Past Grievances, Present Hype
Rick Perlstein
The . . . most crucial difference: back then, when it was Medicare, the center-left much more firmly understood the concept of the reactionary — that this small and predictable minority of obdurate Americans would automatically fight any serious social reform as harbinger of the apocalypse.
Politicians had the moral confidence to push it through nonetheless, past the shrieks of the scared extremists and their corporate ideological partners. Meanwhile, they rhetorically stigmatized the shriekers — confident that wise and enlightened legislation would before long establish cherished social rights (keep the government out of my Medicare!).
With Obama care, however, too many Democrats proceeded from the suspicion that the shriekers might just have something important and useful to say about the broader judgment of of the electorate. And so ultimately, too much political energy and capital was expended trying to achieve an impossible bipartisan consensus on too little reform. Luckily — with financial reform and energy policy — Democrats will have two more bites at the apple.
There will be shrieking. It will be the shrieking of a small minority. Democrats stand nothing to gain by paying overmuch attention.
There was a time, not long ago, when the tagline of this blog was “I’m not Liberal, just paying attention.” But there is no denying my Liberal background/upbringing. Or Progressive. Or whatever. But these Democrats wont get it no matter how many wacks you give them, and I’m done ponder the fruitless question of are they just stupid or are they in collusion with the enemy. It is what it is, right?
Thoreau:
Despite my disdain for much of the punditocracy and my insistence that I am not a liberal, I am at the end of the day a latte-sipping academic on a good trajectory in an elite profession, and I am definitely NOT a conservative or Republican. I am an outsider, and perhaps I am simply too removed (and uninterested) to get what is really going on. Well, the same was true of the elites who didn’t get Nixon and didn’t get how he got as far as he did. I don’t think Palin will get nearly as far as Nixon did, but I do think she will remain on the scene and a factor on the right for some time, even as the rest of us scratch our heads in bafflement.
I could get caught up and become invested in the strategy of it all… WHY ARE THEY NOT LETTING THESE TEA BAGGER FOLK SHOUT THEIR IDIOCIES FROM EVERY ROOFTOP! Then again I’m probably making the typical assumptions about the capacity for people to recognize things for what they are… myself included. And here I’m stuck. Going around in circles, repulsed by the Right, weary of the Left and politics in general.

Data extracts:
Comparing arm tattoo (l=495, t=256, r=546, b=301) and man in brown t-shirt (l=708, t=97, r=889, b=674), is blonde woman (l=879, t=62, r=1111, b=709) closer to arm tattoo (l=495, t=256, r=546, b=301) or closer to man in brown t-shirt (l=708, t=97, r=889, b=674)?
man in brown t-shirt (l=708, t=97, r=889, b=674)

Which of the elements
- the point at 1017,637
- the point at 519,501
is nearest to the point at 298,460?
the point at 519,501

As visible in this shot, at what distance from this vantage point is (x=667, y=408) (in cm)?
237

==

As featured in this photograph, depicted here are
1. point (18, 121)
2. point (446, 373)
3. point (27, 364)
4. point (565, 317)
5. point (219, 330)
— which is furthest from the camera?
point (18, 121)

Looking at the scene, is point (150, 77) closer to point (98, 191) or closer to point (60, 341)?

--

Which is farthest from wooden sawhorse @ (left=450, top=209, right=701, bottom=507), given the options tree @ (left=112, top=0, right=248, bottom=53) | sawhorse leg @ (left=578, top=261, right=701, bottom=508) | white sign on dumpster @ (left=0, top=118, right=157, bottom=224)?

Instructions to follow:
Rewrite the blog post, beginning at the words "I could get" and stopping after "politics in general.", with "circles" changed to "loops".

Response for this exercise:
I could get caught up and become invested in the strategy of it all… WHY ARE THEY NOT LETTING THESE TEA BAGGER FOLK SHOUT THEIR IDIOCIES FROM EVERY ROOFTOP! Then again I’m probably making the typical assumptions about the capacity for people to recognize things for what they are… myself included. And here I’m stuck. Going around in loops, repulsed by the Right, weary of the Left and politics in general.